──────── Given passage

Probabilistic unit tests?

Thu Jan 10 22:34:38 EST 2013

On Thu, 10 Jan 2013 17:59:05 -0800, Nick Mellor wrote:

> Hi,
> 
> I've got a unit test that will usually succeed but sometimes fails. An
> occasional failure is expected and fine. It's failing all the time I
> want to test for.

Well, that's not really a task for unit testing. Unit tests, like most 
tests, are well suited to deterministic tests, but not really to 
probabilistic testing. As far as I know, there aren't really any good 
frameworks for probabilistic testing, so you're stuck with inventing your 
own. (Possibly on top of unittest.)

> What I want to test is "on average, there are the same number of males
> and females in a sample, give or take 2%."
> 
> Here's the unit test code:
> import unittest
> from collections import counter
> 
> sex_count = Counter()
> for contact in range(self.binary_check_sample_size):
>     p = get_record_as_dict()

────────────────
──────── Data shown

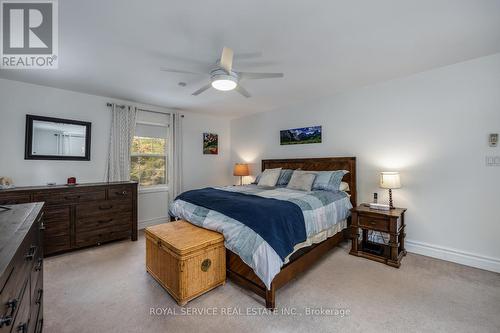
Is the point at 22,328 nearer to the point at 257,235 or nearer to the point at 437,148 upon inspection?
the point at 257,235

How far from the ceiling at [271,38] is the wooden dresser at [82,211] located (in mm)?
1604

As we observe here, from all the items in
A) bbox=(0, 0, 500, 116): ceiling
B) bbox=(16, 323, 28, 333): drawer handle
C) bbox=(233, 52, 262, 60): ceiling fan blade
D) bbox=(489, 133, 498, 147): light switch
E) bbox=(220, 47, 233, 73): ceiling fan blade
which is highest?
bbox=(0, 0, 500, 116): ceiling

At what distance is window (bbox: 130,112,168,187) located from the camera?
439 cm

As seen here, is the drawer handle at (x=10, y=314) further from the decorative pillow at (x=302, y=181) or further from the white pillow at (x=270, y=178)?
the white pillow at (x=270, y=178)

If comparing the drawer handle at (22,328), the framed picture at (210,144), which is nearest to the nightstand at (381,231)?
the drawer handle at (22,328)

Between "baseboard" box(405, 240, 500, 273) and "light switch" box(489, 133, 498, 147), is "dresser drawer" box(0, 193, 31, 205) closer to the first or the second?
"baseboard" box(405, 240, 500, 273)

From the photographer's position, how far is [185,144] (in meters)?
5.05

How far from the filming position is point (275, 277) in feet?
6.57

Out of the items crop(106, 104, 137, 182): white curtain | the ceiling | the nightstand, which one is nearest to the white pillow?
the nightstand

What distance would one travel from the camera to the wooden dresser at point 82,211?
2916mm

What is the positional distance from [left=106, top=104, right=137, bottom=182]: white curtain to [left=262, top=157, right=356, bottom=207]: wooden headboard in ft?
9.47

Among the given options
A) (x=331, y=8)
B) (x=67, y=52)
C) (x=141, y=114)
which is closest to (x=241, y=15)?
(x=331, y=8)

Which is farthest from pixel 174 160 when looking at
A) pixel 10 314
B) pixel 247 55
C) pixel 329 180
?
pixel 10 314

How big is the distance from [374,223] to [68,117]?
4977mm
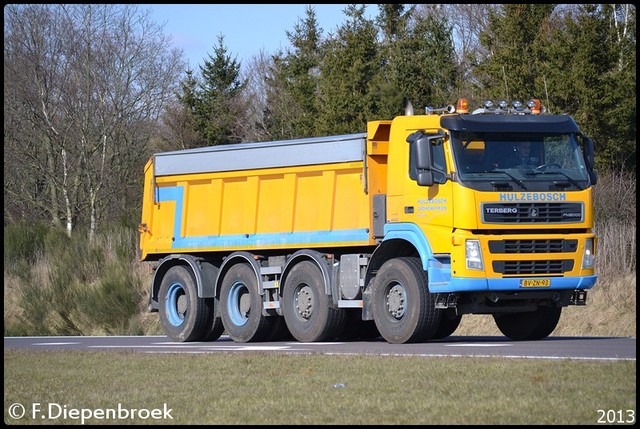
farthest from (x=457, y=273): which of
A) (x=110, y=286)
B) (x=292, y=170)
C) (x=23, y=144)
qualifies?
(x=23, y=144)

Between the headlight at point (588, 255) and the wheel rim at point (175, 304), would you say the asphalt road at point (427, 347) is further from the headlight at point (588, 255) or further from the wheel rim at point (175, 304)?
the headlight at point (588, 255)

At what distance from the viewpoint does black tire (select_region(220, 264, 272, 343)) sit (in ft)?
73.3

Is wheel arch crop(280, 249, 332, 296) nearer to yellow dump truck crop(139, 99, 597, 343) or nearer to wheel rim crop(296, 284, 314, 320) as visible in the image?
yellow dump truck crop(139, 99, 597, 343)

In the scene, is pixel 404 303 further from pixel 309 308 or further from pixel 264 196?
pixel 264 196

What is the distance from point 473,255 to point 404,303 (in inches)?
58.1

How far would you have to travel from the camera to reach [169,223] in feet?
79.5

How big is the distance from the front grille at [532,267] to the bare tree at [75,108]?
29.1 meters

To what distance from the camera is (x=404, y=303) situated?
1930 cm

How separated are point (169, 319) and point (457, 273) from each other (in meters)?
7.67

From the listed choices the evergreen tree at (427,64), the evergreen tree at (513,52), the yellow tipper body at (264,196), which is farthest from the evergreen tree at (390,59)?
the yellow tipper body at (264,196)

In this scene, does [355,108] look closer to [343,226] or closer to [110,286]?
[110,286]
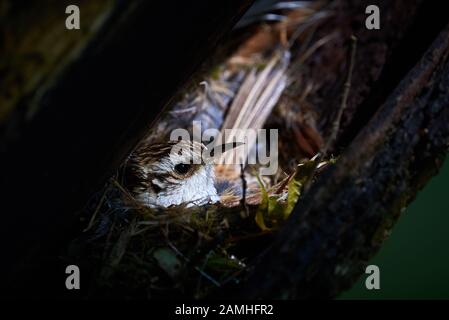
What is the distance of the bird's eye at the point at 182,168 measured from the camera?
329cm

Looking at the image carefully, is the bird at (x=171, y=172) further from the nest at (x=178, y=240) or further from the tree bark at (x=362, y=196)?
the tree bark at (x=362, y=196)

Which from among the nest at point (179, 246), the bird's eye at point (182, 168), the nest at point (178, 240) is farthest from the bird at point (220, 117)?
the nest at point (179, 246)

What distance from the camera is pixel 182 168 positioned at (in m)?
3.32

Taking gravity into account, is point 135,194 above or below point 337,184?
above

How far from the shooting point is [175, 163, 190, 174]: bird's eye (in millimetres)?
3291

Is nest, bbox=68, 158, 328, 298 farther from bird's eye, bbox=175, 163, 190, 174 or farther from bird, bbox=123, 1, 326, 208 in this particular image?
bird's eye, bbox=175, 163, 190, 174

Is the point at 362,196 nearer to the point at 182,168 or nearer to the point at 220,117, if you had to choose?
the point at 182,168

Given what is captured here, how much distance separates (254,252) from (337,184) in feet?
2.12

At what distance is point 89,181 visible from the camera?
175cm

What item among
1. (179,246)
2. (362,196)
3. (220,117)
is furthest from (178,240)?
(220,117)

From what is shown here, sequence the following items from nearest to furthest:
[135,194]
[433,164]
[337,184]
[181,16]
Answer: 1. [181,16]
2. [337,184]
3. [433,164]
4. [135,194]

────────────────

*What is asked*.
1) Answer these questions about the thread on probabilistic unit tests.
(a) According to the reply, what kind of testing are unit tests well suited to?
(b) What does the quoted message say should be true "on average" in a sample?
(c) What does the reply say about frameworks for probabilistic testing?
2) Write the next part of the thread on probabilistic unit tests, starting right after its final line.

*Outputs by task*.
1)
(a) Deterministic tests.
(b) There should be the same number of males and females, give or take 2%.
(c) As far as the writer knows, there aren't really any good ones, so you're stuck with inventing your own, possibly on top of unittest.

2)
>     sex_count[p['Sex']] += 1
> self.assertAlmostEqual(sex_count['male'],
>                        sex_count['female'],
>                        delta=sample_size * 2.0 / 100.0)

That's a cheap and easy way to almost get what you want, or at least what 
I think you should want.

Rather than a "Succeed/Fail" boolean test result, I think it is worth 
producing a float between 0 and 1 inclusive, where 0 is "definitely 
failed" and 1 is "definitely passed", and intermediate values reflect 
some sort of fuzzy logic score. In your case, you might look at the ratio 
of males to females. If the ratio is exactly 1, the fuzzy score would be 
1.0 ("definitely passed"), otherwise as the ratio gets further away from 
1, the score would approach 0.0:

if males <= females:
    score = males/females
else:
    score = females/males

should do it.

Finally you probabilistic-test framework could then either report the 
score itself, or decide on a cut-off value below which you turn it into a 
unittest failure.

That's still not quite right though. To be accurate, you're getting into 
the realm of hypotheses testing and conditional probabilities:

- if these random samples of males and females came from a population of 
equal numbers of each, what is the probability I could have got the 
result I did?

- should I reject the hypothesis that the samples came from a population 
with equal numbers of males and females?

Talk to a statistician on how to do this.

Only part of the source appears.